Hebräer 12,12-18

Hebräer 12,12-18

2. So n. Epiphanias | 14.01.2024 | Hebr 12,12-18 | Martina Janßen |

I. Ich öffne den Brief, gespannt und voller Erwartung. Stärkt die müden Hände und die wankenden Knie und tut sichere Schritte mit euren Füßen, jagt dem Frieden nach mit jedermann und der Heiligung. Ich lese und bin begeistert. Diese Worte treffen mich, als seien sie für mich hier und heute geschrieben; sie treffen mitten in mein Herz, das hungert und dürstet nach Frieden und Sicherheit in einer Welt, in der so vieles in Chaos und Dunkelheit versinkt, und ich taumle mittendrin, mürbe und müde geworden durch all das Erstarken von Hass und Gewalt auf den Straßen, in den Kriegen, in den Köpfen, von all dem Schwanken und Schwächeln der Demokratien, den Schritten nach rechts und den Tritten nach allem, was anders ist.

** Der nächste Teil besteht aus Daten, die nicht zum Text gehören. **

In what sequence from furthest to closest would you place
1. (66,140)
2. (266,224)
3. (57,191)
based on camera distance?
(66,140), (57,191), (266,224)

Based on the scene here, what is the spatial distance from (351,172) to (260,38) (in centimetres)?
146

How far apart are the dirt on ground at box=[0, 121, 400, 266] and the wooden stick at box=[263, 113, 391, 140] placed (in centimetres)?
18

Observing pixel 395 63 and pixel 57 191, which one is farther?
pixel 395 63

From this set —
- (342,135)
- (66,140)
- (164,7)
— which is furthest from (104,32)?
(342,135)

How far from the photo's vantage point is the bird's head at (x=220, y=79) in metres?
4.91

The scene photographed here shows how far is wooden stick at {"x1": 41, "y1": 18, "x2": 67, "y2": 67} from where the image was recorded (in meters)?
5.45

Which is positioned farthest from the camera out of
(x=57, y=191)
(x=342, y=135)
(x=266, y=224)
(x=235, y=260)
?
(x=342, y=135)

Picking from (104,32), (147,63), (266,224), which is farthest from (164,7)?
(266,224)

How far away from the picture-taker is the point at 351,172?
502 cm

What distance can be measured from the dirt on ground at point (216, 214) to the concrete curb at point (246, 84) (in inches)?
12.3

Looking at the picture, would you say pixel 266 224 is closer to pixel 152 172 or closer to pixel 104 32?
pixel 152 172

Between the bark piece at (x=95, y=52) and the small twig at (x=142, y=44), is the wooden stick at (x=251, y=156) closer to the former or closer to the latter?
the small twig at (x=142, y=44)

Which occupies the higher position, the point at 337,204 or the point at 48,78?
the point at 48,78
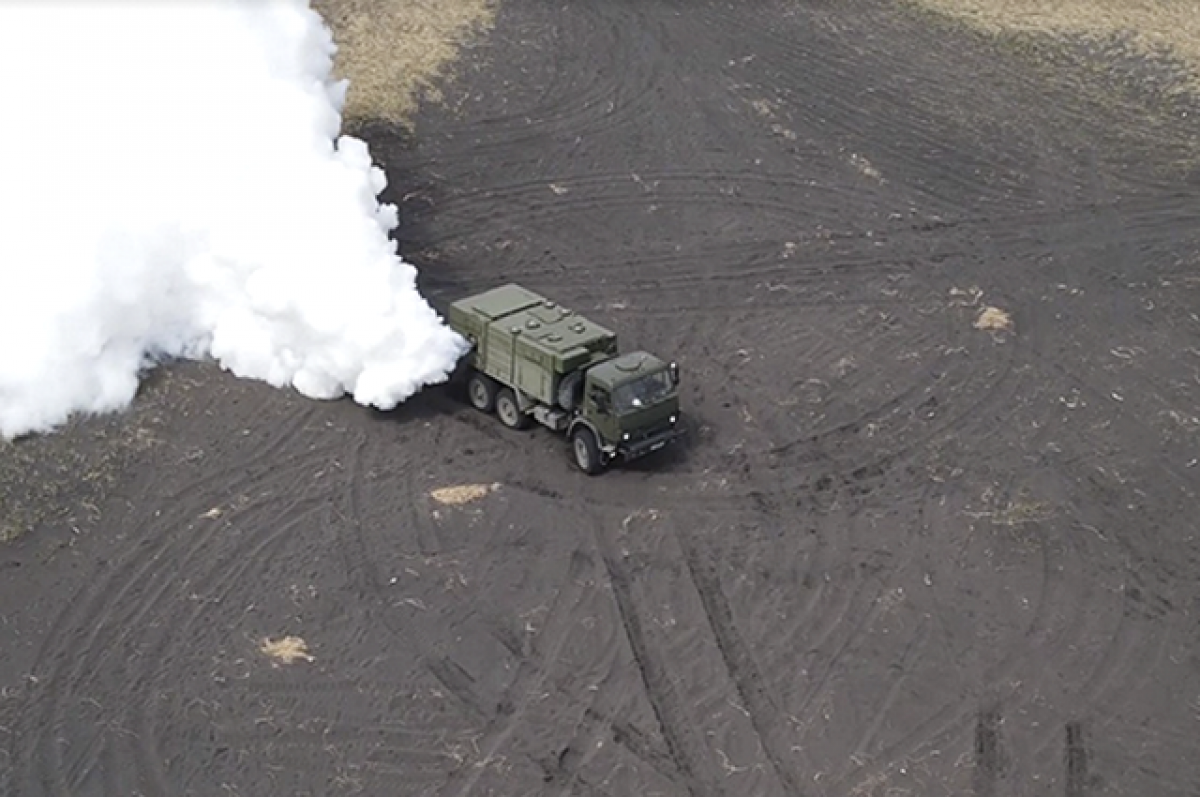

Wie sehr wünsche ich mir Frieden und die Kraft, „nicht müde [zu] werden, sondern dem Wunder leise wie einem Vogel die Hand hin[zu]halten“ (Hilde Domin). Die müden Hände stärken und dem Frieden nachjagen. Ich lese und sage von ganzem Herzen „Ja“ dazu, das sind Worte wie Balsam für meine Seele, süß und sehnsuchtsvoll – und doch: Ein bitterer Beigeschmack stellt sich ein, erst zwischen den Zeilen, dann schwarz auf weiß, erst unklar, verschwommen, stellt sich immer schärfer, unübersehbar fällt es mir dann wie Schuppen von den Augen: Da ist eine Bombe in der Torte.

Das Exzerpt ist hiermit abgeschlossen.